Соответствуют ли отрывку об искусстве после Аушвица утверждения ниже? На каждое ответьте «да» или «нет» и приведите точную цитату из отрывка, которая это решает.
1. Фраза о стихах после Аушвица прозвучала у Адорно в эссе 1951 года «Критика культуры и общество».
2. Коллажи Лурье, созданные в рамках движения NO!art, представлены на выставке в Музее еврейского наследия.
3. При жизни Лурье продал несколько своих картин.

▶ [ФРАГМЕНТ ТЕКСТА]

▶

Кликните на рекламу Google на сайте «Ришоним» — поддержите сайт!
01/31/2022 14:09:09
Материал любезно предоставлен Tablet
«Писать стихи после Аушвица — это варварство».
Так заявил философ Теодор Адорно в последнем абзаце эссе 1951 года «Критика культуры и общество». Эта строчка, бесспорно, самое скандально известное высказывание Адорно, но и, будучи вырвано из контекста, самое недопонятое. (По сути, оно развивает более диалектическую максиму из последнего эссе Вальтера Беньямина «О понятии истории»:
«Всякое свидетельство цивилизации одновременно есть и свидетельство варварства».)
Прежде я и сам неправильно понимал Адорно. В эссе о «Маусе» Арта Шпигельмана я привел цитату из Адорно в том смысле, что любое искусство, обращающееся к травме катастрофой Аушвица, не иначе как варварство — памятуя о том, что на немецком barbarisch также означает «дикий», «нецивилизованный» и «жестокий». Помимо графического повествования Шпигельмана о фантастических животных (поначалу многие издательства отвергли его за дурной вкус), я привел в качестве примера цитату из сборника едко язвительных воспоминаний Тадеуша Боровского об Аушвице «У нас в Аушвице» и чрезмерно долгого (и резкого) документального фильма Клода Ланцмана «Шоа». Но тогда я еще не видел самого жестокого, вызывающего и вопиющего примера искусства после Аушвица — работ художественного движения NO!art , основанного Борисом Лурье (1924–2008).
Известно, что при жизни Лурье не продал ни одной картины, и вот теперь в Музее еврейского наследия проходит его первая выставка в Америке. «Борис Лурье: остается только пытаться» — это еще и первая, организованная музеем, выставка современного искусства. Однако бросается в глаза, что самые сильные его работы, коллажи, созданные в рамках движения NO!art, на выставке не представлены. Это довольно варварские произведения искусства, на которых образы концлагерей соседствуют с фотографиями из порножурналов, их цель — бросить вызов артрынку: пусть попробует их использовать. В одной из рецензий о работах Лурье отзываются так: «Иллюстрации из журнала Life, доведенные до крайнего, исключительного абсурда и пугающих заключений, а смерти и боли уделяется внимания не больше, чем на фотографиях с очередной вечеринки Эльзы Максвелл ».

◀

▶ [ИСХОДНЫЕ ДАННЫЕ]
▶

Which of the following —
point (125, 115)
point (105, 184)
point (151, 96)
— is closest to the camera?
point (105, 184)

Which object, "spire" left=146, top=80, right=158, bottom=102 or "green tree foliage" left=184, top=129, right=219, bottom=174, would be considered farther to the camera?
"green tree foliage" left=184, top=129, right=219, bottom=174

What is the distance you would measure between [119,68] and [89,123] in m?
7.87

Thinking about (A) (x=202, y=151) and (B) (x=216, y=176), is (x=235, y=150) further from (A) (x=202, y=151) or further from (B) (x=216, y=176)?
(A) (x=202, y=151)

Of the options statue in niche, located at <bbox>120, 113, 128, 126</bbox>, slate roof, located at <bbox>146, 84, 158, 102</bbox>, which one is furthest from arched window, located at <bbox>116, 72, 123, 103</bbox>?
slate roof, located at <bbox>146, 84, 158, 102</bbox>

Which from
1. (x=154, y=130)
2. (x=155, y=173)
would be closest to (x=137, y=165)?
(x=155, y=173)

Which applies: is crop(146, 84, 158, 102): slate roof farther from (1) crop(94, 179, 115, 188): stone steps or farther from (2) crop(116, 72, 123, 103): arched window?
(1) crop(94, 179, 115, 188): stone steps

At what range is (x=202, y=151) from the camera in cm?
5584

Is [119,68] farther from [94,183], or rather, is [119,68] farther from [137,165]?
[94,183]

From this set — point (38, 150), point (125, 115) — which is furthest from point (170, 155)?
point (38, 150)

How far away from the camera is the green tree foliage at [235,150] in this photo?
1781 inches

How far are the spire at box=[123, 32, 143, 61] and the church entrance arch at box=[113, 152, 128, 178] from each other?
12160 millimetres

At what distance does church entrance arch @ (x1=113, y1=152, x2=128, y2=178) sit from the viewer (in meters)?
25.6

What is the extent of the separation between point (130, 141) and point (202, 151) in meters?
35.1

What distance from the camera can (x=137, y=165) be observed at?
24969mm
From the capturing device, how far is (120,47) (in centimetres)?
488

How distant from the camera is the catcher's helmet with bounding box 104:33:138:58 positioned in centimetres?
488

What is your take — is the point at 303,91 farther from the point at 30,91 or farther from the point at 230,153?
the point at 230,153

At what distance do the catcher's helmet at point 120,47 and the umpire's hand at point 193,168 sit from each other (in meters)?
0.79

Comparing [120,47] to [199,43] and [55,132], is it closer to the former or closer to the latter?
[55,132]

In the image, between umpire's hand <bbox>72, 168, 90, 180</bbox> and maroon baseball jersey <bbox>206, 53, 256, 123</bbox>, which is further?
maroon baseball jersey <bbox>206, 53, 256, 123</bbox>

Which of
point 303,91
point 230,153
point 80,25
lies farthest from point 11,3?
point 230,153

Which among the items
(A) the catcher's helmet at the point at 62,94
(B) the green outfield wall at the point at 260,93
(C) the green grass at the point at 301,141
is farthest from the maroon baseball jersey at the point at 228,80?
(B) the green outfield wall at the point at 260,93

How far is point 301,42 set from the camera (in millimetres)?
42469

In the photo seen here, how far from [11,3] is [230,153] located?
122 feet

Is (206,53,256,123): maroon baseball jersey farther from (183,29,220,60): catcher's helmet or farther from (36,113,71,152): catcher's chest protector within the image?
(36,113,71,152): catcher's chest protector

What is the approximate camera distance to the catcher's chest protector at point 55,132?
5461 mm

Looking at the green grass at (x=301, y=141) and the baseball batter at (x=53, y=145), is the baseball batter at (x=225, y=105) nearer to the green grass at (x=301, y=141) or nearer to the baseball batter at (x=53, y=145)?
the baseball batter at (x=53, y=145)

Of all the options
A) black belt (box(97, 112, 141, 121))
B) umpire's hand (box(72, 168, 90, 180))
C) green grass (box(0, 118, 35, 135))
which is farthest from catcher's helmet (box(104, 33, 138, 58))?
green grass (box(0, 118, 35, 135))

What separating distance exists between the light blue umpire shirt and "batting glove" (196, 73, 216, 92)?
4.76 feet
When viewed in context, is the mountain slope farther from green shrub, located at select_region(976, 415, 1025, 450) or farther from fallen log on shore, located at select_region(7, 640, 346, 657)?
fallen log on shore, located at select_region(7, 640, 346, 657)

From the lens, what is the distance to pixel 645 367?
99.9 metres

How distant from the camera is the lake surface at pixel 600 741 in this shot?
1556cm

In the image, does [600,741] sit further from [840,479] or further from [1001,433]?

◀

▶ [ПОЛНЫЙ ОТВЕТ]
1. Да: «Так заявил философ Теодор Адорно в последнем абзаце эссе 1951 года «Критика культуры и общество».»
2. Нет: «самые сильные его работы, коллажи, созданные в рамках движения NO!art, на выставке не представлены».
3. Нет: «при жизни Лурье не продал ни одной картины».